Emulating Analytic (AKA Ranking) Functions with MySQL
Pages: 1, 2, 3, 4
MySQL now:
mysql>select *
-> from (select a.DEPTNO, a.EMPNO, a.LASTNAME, a.FIRSTNAME, a.SAL,
-> (select 1 + count(*)
-> from EMPLOYEES b
-> where b.DEPTNO = a.DEPTNO
-> and b.SAL > a.SAL) RANK
-> from EMPLOYEES as a) as x
-> where x.RANK <= 5
-> order by x.DEPTNO, x.RANK;
+--------+-------+------------+-----------+---------+------+
| DEPTNO | EMPNO | LASTNAME | FIRSTNAME | SAL | RANK |
+--------+-------+------------+-----------+---------+------+
| 10 | 4751 | WOLFORD | KATHY | 7997.34 | 1 |
| 10 | 10517 | HARRIS | GARLAND | 7993.74 | 2 |
[snip]
| 60 | 4013 | BURMEISTER | HATTIE | 7973.04 | 4 |
| 60 | 1472 | LADD | JEFFREY | 7952.5 | 5 |
+--------+-------+------------+-----------+---------+------+
30 rows in set (5 min 29.12 sec)
Exactly the same result (<blush>except for the slightly embarrassing line under the table</blush>.) Let's take a closer look at what we are doing.
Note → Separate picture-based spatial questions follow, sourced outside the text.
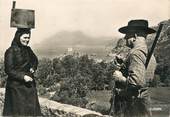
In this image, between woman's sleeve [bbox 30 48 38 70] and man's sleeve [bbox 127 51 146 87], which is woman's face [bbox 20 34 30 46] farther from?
man's sleeve [bbox 127 51 146 87]

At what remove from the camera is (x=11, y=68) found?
8.73 meters

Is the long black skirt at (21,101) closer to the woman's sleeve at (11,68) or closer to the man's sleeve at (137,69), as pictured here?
the woman's sleeve at (11,68)

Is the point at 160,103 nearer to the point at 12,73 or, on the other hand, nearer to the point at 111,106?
the point at 111,106

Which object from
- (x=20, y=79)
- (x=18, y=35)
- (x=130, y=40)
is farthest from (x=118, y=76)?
(x=18, y=35)

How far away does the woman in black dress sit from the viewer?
28.7 feet

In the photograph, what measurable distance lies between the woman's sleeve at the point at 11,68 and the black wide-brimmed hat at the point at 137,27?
49.9 inches

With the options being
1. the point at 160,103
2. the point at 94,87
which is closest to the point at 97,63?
the point at 94,87

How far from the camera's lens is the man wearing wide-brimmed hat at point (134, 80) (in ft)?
28.5

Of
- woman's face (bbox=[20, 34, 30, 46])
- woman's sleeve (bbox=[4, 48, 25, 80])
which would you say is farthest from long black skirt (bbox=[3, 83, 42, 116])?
woman's face (bbox=[20, 34, 30, 46])

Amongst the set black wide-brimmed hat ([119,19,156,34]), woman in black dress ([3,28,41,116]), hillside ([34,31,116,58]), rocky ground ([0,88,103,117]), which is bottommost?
rocky ground ([0,88,103,117])

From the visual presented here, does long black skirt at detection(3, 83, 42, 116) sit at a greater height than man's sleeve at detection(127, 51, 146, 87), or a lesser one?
lesser

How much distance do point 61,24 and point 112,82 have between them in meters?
0.88

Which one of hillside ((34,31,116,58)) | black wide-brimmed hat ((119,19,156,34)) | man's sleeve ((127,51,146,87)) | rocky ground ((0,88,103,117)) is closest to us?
man's sleeve ((127,51,146,87))

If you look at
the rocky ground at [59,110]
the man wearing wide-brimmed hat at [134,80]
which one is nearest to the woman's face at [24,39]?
the rocky ground at [59,110]
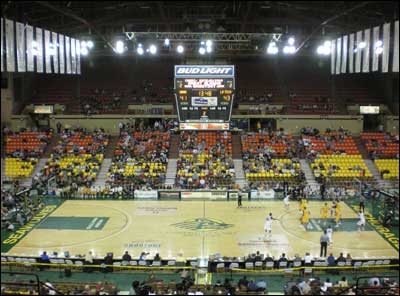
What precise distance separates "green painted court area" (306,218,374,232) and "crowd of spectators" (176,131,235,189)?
9.12 metres

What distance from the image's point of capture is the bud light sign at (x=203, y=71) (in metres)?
26.2

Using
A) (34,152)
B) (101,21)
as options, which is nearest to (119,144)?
(34,152)

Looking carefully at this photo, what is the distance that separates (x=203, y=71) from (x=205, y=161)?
1163 cm

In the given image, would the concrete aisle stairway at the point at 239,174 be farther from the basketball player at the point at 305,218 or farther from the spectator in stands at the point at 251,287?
the spectator in stands at the point at 251,287

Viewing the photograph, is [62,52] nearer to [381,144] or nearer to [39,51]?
[39,51]

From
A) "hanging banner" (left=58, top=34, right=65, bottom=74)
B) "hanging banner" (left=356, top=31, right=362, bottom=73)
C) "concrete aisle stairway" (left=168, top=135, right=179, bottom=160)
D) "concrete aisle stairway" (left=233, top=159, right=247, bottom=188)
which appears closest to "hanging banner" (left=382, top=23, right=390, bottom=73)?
"hanging banner" (left=356, top=31, right=362, bottom=73)

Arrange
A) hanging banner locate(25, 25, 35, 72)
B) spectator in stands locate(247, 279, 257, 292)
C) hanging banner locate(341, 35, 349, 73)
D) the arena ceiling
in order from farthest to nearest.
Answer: hanging banner locate(341, 35, 349, 73) → the arena ceiling → hanging banner locate(25, 25, 35, 72) → spectator in stands locate(247, 279, 257, 292)

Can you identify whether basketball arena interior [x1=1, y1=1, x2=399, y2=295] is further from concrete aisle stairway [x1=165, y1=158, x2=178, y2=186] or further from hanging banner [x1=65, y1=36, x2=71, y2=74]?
hanging banner [x1=65, y1=36, x2=71, y2=74]

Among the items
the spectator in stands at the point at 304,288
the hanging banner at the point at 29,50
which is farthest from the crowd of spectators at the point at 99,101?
the spectator in stands at the point at 304,288

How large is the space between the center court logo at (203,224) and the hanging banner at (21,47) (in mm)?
11114

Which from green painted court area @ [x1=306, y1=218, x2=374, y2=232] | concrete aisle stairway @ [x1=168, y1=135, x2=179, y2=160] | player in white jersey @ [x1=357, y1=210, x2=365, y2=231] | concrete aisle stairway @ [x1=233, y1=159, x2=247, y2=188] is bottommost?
green painted court area @ [x1=306, y1=218, x2=374, y2=232]

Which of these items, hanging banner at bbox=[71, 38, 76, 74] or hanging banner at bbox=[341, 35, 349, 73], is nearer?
hanging banner at bbox=[341, 35, 349, 73]

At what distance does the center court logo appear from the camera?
80.0 feet

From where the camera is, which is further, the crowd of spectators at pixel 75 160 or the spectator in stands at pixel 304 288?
the crowd of spectators at pixel 75 160
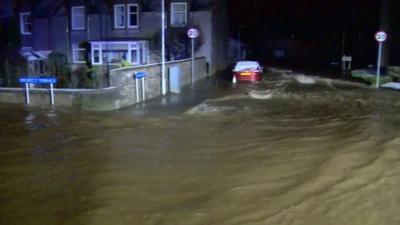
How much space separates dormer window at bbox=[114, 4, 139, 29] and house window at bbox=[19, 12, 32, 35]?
7991mm

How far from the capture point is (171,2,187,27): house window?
36.9 metres

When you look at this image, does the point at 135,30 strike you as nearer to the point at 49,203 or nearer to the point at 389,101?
the point at 389,101

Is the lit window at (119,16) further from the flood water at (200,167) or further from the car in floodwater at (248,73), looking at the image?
the flood water at (200,167)

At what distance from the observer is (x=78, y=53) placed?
38281 mm

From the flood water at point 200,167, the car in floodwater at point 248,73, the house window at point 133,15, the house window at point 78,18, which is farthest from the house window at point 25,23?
the flood water at point 200,167

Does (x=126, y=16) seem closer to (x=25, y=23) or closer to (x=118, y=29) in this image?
(x=118, y=29)

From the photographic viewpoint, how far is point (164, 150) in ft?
39.3

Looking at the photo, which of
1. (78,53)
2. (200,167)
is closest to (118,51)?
(78,53)

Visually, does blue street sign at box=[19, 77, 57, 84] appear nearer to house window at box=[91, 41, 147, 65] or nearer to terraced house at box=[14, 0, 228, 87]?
terraced house at box=[14, 0, 228, 87]

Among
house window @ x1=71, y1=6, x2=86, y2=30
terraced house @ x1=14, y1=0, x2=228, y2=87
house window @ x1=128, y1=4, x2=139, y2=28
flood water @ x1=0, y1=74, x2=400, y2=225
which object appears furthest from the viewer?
house window @ x1=71, y1=6, x2=86, y2=30

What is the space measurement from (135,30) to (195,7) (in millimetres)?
5017

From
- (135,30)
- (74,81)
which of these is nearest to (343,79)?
(135,30)

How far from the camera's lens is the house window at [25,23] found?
40.0m

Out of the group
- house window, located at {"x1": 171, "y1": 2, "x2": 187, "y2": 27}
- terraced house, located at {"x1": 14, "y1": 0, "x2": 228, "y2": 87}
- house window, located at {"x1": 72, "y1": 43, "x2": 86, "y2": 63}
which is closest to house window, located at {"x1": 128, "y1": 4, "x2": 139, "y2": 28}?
terraced house, located at {"x1": 14, "y1": 0, "x2": 228, "y2": 87}
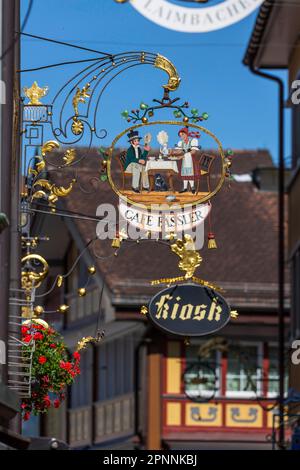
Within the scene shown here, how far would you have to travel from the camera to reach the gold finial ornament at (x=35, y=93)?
69.7ft


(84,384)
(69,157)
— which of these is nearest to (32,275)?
(69,157)

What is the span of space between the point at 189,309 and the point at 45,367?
1507mm

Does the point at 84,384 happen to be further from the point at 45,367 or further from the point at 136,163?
the point at 45,367

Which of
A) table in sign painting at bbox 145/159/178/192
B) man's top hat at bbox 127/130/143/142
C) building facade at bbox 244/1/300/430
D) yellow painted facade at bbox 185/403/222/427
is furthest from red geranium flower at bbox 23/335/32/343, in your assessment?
yellow painted facade at bbox 185/403/222/427

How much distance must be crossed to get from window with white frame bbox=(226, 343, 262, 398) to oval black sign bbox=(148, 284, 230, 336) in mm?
22632

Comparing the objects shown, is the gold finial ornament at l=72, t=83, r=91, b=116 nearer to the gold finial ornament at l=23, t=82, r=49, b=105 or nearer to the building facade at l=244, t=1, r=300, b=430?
the gold finial ornament at l=23, t=82, r=49, b=105

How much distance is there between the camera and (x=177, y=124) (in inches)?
833

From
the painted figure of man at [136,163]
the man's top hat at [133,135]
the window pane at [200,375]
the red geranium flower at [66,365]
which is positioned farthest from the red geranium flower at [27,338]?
the window pane at [200,375]

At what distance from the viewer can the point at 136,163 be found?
21.6 metres

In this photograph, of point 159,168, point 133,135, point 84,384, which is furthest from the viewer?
point 84,384

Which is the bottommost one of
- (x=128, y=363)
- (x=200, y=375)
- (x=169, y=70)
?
(x=200, y=375)

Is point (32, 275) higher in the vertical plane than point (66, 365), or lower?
higher
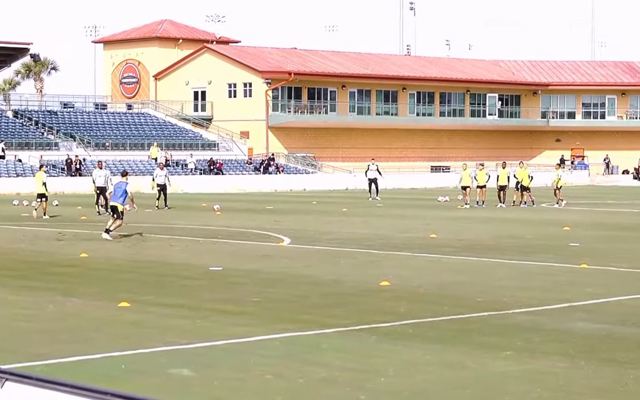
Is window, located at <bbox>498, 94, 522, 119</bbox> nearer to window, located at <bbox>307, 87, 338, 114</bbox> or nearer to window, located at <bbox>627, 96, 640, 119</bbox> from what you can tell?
window, located at <bbox>627, 96, 640, 119</bbox>

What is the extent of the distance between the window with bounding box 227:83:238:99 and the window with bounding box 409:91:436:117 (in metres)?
12.8

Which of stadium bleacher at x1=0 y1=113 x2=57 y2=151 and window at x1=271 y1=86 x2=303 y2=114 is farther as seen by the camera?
window at x1=271 y1=86 x2=303 y2=114

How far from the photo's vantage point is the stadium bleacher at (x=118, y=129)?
2672 inches

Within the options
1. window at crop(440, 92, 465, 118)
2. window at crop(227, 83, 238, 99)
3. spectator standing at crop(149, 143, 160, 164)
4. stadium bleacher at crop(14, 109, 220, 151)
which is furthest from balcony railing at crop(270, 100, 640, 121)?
spectator standing at crop(149, 143, 160, 164)

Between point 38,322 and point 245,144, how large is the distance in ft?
199

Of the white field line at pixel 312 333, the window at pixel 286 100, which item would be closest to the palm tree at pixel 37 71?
the window at pixel 286 100

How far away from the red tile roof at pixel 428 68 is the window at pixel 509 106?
140cm

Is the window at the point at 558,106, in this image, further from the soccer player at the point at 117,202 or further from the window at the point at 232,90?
the soccer player at the point at 117,202

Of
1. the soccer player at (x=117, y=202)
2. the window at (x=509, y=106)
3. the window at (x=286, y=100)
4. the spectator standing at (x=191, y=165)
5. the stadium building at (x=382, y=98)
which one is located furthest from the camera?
the window at (x=509, y=106)

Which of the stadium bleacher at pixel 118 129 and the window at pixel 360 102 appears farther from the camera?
the window at pixel 360 102

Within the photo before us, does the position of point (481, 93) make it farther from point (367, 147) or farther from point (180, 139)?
point (180, 139)

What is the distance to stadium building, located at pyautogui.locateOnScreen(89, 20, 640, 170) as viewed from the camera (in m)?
77.9

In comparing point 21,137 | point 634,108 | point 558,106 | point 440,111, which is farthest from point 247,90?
point 634,108

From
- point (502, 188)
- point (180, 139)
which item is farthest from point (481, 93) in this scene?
point (502, 188)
Our subquery that computes the rank is correlated: that means that it refers to the current row of EMPLOYEES, through both the DEPTNO and the SAL columns. We need them to compute how many employees in the same department earn a bigger salary than the current employee. In other words, we must fire the query for each of the 10,000 rows we inspect. Now, when I created my table, I defined EMPNO as the primary key, and created an additional index on LASTNAME, since I expected it to be a frequent search criterion. Neither DEPTNO nor SAL are indexed, in either database. Indexing DEPTNO, given the distribution, is pointless, because it isn't selective enough. Ten thousand times a full scan over a ten thousand row table: one hundred million rows inspected in all. Somewhat more visible than fourteen scans of a fourteen row table...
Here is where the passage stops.